WHAT TO PRODUCE =
Exactly as given, repeat all of the entries.
>> Begin
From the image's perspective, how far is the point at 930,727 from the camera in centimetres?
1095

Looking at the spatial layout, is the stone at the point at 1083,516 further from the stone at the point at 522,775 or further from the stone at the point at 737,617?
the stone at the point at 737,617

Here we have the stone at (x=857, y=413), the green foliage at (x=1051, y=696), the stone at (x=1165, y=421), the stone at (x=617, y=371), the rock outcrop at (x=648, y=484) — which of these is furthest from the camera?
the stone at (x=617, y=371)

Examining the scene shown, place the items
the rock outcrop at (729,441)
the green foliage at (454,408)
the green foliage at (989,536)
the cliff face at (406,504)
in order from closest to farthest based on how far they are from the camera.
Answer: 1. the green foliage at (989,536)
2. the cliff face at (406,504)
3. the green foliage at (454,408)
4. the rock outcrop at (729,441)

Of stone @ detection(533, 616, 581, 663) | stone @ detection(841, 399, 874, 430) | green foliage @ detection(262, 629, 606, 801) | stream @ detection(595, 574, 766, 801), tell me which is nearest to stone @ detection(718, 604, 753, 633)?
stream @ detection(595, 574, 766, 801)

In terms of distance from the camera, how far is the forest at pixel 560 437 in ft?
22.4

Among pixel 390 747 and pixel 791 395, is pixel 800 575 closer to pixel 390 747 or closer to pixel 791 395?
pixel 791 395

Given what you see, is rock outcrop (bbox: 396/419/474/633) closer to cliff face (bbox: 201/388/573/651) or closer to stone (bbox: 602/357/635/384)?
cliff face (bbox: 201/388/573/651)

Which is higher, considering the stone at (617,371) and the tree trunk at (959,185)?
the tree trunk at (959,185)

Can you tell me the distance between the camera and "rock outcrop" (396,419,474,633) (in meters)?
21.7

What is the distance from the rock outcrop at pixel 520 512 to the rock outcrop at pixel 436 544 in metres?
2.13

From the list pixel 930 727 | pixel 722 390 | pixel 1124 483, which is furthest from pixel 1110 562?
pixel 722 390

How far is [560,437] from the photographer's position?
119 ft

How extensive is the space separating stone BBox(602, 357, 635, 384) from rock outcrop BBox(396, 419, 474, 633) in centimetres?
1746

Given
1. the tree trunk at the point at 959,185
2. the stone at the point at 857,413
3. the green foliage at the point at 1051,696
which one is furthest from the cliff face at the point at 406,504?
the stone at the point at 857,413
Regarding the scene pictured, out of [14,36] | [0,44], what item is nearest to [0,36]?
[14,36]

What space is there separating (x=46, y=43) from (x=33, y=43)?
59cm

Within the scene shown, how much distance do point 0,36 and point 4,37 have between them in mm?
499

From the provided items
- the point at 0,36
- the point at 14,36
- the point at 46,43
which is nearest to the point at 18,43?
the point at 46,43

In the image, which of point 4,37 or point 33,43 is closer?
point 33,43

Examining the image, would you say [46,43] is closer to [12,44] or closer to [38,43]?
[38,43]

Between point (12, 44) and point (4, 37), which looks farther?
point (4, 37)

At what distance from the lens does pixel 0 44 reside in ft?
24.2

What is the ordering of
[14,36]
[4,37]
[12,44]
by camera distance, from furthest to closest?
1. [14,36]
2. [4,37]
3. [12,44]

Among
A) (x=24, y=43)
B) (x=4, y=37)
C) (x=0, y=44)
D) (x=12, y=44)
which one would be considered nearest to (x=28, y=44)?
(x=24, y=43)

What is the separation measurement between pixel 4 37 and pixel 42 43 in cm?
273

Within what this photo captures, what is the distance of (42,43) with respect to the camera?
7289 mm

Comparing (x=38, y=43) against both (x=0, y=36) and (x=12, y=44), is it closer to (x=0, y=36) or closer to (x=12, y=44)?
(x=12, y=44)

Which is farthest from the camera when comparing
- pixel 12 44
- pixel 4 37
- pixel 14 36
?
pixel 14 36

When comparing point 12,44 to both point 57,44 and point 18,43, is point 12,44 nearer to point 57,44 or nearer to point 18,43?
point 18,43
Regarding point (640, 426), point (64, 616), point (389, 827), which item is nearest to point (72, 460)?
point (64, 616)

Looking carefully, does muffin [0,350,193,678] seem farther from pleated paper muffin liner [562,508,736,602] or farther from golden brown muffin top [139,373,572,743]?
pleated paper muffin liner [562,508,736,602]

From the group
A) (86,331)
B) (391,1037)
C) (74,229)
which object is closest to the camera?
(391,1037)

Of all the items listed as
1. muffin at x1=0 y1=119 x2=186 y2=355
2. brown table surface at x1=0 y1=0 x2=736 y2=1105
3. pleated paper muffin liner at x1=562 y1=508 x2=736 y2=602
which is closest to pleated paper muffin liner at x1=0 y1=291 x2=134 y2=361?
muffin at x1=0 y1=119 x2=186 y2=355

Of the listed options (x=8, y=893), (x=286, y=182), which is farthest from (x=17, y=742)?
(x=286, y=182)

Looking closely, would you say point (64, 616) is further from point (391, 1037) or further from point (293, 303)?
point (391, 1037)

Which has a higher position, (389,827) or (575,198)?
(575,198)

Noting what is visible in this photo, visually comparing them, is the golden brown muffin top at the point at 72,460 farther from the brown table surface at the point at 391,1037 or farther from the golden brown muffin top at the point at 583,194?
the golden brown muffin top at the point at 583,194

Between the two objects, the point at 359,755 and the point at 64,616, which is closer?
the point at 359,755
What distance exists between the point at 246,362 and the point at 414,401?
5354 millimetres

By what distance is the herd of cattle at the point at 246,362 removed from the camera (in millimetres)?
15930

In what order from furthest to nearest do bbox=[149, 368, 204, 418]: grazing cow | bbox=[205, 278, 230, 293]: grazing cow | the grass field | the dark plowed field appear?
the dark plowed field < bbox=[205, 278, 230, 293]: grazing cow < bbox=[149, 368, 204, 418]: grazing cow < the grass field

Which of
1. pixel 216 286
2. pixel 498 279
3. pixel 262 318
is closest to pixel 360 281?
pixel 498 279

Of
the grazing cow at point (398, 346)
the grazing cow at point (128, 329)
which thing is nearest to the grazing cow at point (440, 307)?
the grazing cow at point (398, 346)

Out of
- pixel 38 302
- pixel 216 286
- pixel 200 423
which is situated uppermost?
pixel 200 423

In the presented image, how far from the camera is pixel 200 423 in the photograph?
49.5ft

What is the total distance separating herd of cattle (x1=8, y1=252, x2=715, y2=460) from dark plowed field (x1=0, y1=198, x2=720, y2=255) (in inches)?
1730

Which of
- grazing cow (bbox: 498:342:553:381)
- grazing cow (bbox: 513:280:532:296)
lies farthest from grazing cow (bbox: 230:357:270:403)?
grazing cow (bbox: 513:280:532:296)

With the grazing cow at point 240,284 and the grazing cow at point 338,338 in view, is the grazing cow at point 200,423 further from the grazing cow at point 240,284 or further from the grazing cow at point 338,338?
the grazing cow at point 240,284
>> End
RESULT FOR THIS EXERCISE =
From the image's perspective, how far is the point at 930,727 from the camera in centimetres?
1095

Looking at the spatial layout, is the stone at the point at 1083,516 further from the stone at the point at 522,775 or further from the stone at the point at 737,617?
the stone at the point at 737,617

Here we have the stone at (x=857, y=413), the green foliage at (x=1051, y=696), the stone at (x=1165, y=421), the stone at (x=617, y=371), the rock outcrop at (x=648, y=484) — which of these is furthest from the camera?
the stone at (x=617, y=371)

Examining the scene shown, place the items
the rock outcrop at (729,441)
the green foliage at (454,408)
the green foliage at (989,536)
the cliff face at (406,504)
in order from closest to farthest based on how far they are from the camera.
Answer: 1. the green foliage at (989,536)
2. the cliff face at (406,504)
3. the green foliage at (454,408)
4. the rock outcrop at (729,441)

Of stone @ detection(533, 616, 581, 663) | stone @ detection(841, 399, 874, 430) | green foliage @ detection(262, 629, 606, 801) | stream @ detection(595, 574, 766, 801), tell me which is nearest to stone @ detection(718, 604, 753, 633)?
stream @ detection(595, 574, 766, 801)

In terms of distance from the camera, how far is the forest at pixel 560 437 in ft?
22.4

Among pixel 390 747 and pixel 791 395, is pixel 800 575 closer to pixel 390 747 or closer to pixel 791 395?
pixel 791 395

Given what you see, is rock outcrop (bbox: 396/419/474/633) closer to cliff face (bbox: 201/388/573/651) or closer to stone (bbox: 602/357/635/384)?
cliff face (bbox: 201/388/573/651)

Which is higher, considering the stone at (617,371) and the tree trunk at (959,185)?
the tree trunk at (959,185)

Can you tell me the distance between the camera and "rock outcrop" (396,419,474,633) (in meters)?
21.7

What is the distance from the rock outcrop at pixel 520 512 to the rock outcrop at pixel 436 544 in metres?
2.13

From the list pixel 930 727 | pixel 722 390 | pixel 1124 483, which is furthest from pixel 1110 562?
pixel 722 390

How far is [560,437] from the photographer's position?
119 ft

How extensive is the space separating stone BBox(602, 357, 635, 384) from rock outcrop BBox(396, 419, 474, 633) in centimetres?
1746

Given
1. the tree trunk at the point at 959,185
2. the stone at the point at 857,413
3. the green foliage at the point at 1051,696
which one is furthest from the cliff face at the point at 406,504?
the stone at the point at 857,413
Regarding the scene pictured, out of [14,36] | [0,44], what item is nearest to [0,36]?
[14,36]

What space is there separating (x=46, y=43) from (x=33, y=43)?
59cm

Within the scene shown, how much distance do point 0,36 and point 4,37 have between them in mm?
499

From the provided items
- the point at 0,36
- the point at 14,36
- the point at 46,43
which is nearest to the point at 18,43?
the point at 46,43

In the image, which of point 4,37 or point 33,43 is closer?
point 33,43

Examining the image, would you say [46,43] is closer to [12,44] or closer to [38,43]?
[38,43]

Between point (12, 44) and point (4, 37), which looks farther?
point (4, 37)

At what distance from the lens does pixel 0 44 reside in ft?
24.2

What is the ordering of
[14,36]
[4,37]
[12,44]
by camera distance, from furthest to closest?
1. [14,36]
2. [4,37]
3. [12,44]

Among
A) (x=24, y=43)
B) (x=4, y=37)
C) (x=0, y=44)
D) (x=12, y=44)
which one would be considered nearest to (x=28, y=44)?
(x=24, y=43)

What is the separation measurement between pixel 4 37 and pixel 42 43 in cm?
273

Within what this photo captures, what is the distance of (42,43) with respect to the camera?
7289 mm

Comparing (x=38, y=43) against both (x=0, y=36) and (x=12, y=44), is it closer to (x=0, y=36) or closer to (x=12, y=44)?
(x=12, y=44)

Which is farthest from the camera when comparing
- pixel 12 44
- pixel 4 37
- pixel 14 36
?
pixel 14 36

When comparing point 12,44 to both point 57,44 and point 18,43, is point 12,44 nearer to point 57,44 or nearer to point 18,43?
point 18,43
Regarding point (640, 426), point (64, 616), point (389, 827), which item is nearest to point (72, 460)?
point (64, 616)

Looking carefully, does muffin [0,350,193,678] seem farther from pleated paper muffin liner [562,508,736,602] or farther from golden brown muffin top [139,373,572,743]?
pleated paper muffin liner [562,508,736,602]

From the group
A) (86,331)
B) (391,1037)
C) (74,229)
which object is closest to the camera?
(391,1037)

Of all the items listed as
1. muffin at x1=0 y1=119 x2=186 y2=355
2. brown table surface at x1=0 y1=0 x2=736 y2=1105
3. pleated paper muffin liner at x1=562 y1=508 x2=736 y2=602
which is closest to pleated paper muffin liner at x1=0 y1=291 x2=134 y2=361?
muffin at x1=0 y1=119 x2=186 y2=355

Of the listed options (x=8, y=893), (x=286, y=182), which is farthest from (x=17, y=742)?
(x=286, y=182)

Looking closely, would you say point (64, 616) is further from point (391, 1037) or further from point (293, 303)?
point (391, 1037)

Which has a higher position, (389,827) or (575,198)?
(575,198)

Noting what is visible in this photo, visually comparing them, is the golden brown muffin top at the point at 72,460 farther from the brown table surface at the point at 391,1037 or farther from the golden brown muffin top at the point at 583,194?
the golden brown muffin top at the point at 583,194

Between the two objects, the point at 359,755 and the point at 64,616, which is closer?
the point at 359,755
What distance exists between the point at 246,362 and the point at 414,401?
5354 millimetres

By what distance is the herd of cattle at the point at 246,362 removed from the camera (in millimetres)?
15930

In what order from furthest to nearest do bbox=[149, 368, 204, 418]: grazing cow | bbox=[205, 278, 230, 293]: grazing cow | the grass field | the dark plowed field appear?
the dark plowed field < bbox=[205, 278, 230, 293]: grazing cow < bbox=[149, 368, 204, 418]: grazing cow < the grass field

Which of
1. pixel 216 286
2. pixel 498 279
3. pixel 262 318
is closest to pixel 360 281?
pixel 498 279

Of
the grazing cow at point (398, 346)
the grazing cow at point (128, 329)
which thing is nearest to the grazing cow at point (440, 307)?
the grazing cow at point (398, 346)

Out of
- pixel 38 302
- pixel 216 286
- pixel 200 423
which is situated uppermost?
pixel 200 423

In the presented image, how far from the camera is pixel 200 423 in the photograph?
49.5ft

What is the total distance separating herd of cattle (x1=8, y1=252, x2=715, y2=460) from dark plowed field (x1=0, y1=198, x2=720, y2=255) (in inches)?
1730

Which of
- grazing cow (bbox: 498:342:553:381)
- grazing cow (bbox: 513:280:532:296)
lies farthest from grazing cow (bbox: 230:357:270:403)?
grazing cow (bbox: 513:280:532:296)

With the grazing cow at point 240,284 and the grazing cow at point 338,338 in view, is the grazing cow at point 200,423 further from the grazing cow at point 240,284 or further from the grazing cow at point 338,338?
the grazing cow at point 240,284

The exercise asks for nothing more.